In consultation with the key people in the community, Peter, Christine and Elma, we designed a garden along the lines of a mandala garden with the idea that chickens in purpose built domes could do the bulk of the work in cultivating, fertilizing, insect control and bed clean up and weed control.
We added to this a meandering garden where some of the bush tucker of the area could be grown.
The mandala incorporates the existing propagation house and a small citrus orchard in a position close to the houses with room for expansion as interest grows. The introduction of chickens will need to wait till they can be provided with electric mesh fencing to keep out dingos and the construction of the appropriate housing.
We constructed compost piles using local pest “Buffel” grass and camel and donkey manure from Kings Creek Station nearby.

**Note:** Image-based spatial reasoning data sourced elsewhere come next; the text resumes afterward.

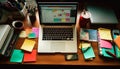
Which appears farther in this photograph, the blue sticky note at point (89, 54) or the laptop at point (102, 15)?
the laptop at point (102, 15)

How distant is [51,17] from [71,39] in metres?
0.23

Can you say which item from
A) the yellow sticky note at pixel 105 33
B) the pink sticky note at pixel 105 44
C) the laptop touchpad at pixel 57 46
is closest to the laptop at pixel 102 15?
the yellow sticky note at pixel 105 33

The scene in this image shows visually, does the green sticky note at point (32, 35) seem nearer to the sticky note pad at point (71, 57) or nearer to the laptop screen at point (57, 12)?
the laptop screen at point (57, 12)

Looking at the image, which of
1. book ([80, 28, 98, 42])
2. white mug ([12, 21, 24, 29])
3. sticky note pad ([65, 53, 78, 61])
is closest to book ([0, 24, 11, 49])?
white mug ([12, 21, 24, 29])

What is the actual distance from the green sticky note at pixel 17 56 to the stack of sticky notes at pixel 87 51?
1.52 feet

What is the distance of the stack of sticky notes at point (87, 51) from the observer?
128 centimetres

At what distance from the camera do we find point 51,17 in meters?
1.38

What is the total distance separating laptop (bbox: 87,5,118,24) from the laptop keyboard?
0.22 meters

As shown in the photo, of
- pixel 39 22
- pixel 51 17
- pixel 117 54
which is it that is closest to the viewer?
pixel 117 54

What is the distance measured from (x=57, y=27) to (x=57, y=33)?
0.19ft

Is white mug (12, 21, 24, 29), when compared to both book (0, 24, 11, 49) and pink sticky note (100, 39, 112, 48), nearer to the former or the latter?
book (0, 24, 11, 49)

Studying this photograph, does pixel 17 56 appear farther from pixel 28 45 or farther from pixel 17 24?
pixel 17 24

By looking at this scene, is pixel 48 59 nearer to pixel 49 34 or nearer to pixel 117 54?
pixel 49 34

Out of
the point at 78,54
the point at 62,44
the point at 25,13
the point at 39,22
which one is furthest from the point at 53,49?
the point at 25,13
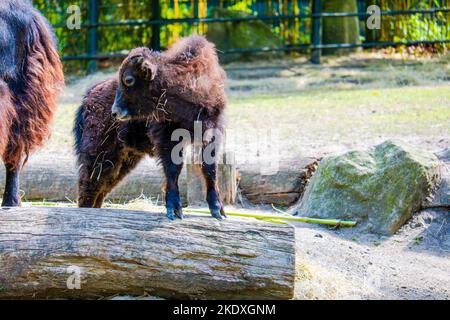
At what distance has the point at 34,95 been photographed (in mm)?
5457

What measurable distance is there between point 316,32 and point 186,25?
8.93 feet

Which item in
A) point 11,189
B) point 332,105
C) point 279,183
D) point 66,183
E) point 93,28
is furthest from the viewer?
point 93,28

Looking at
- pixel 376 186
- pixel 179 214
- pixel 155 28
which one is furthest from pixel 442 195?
pixel 155 28

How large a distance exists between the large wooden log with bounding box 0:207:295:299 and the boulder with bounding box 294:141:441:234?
2.06m

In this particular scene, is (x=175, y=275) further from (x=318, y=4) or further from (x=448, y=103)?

|Mulga sticks used to build the compost enclosure|
We also propagated a range of seasonal vegetables for planting in the mandala garden and some bush tucker plants as well.
We arranged stones to outline the beds and paths
and constructed a couple of ponds to invite the wildlife to be part of the solution to the arid environment and invite biological pest controllers to the garden.
All mandalas were fitted with drip irrigation from the previous garden.
The bush foods garden is an ongoing, evolving project with the plan a start to making it happen.
Though we have made a great start there remains plenty to do to ensure we have a workable, interesting and productive fresh food garden for the communities inhabitants, and perhaps the wider community in the arid centre of Australia.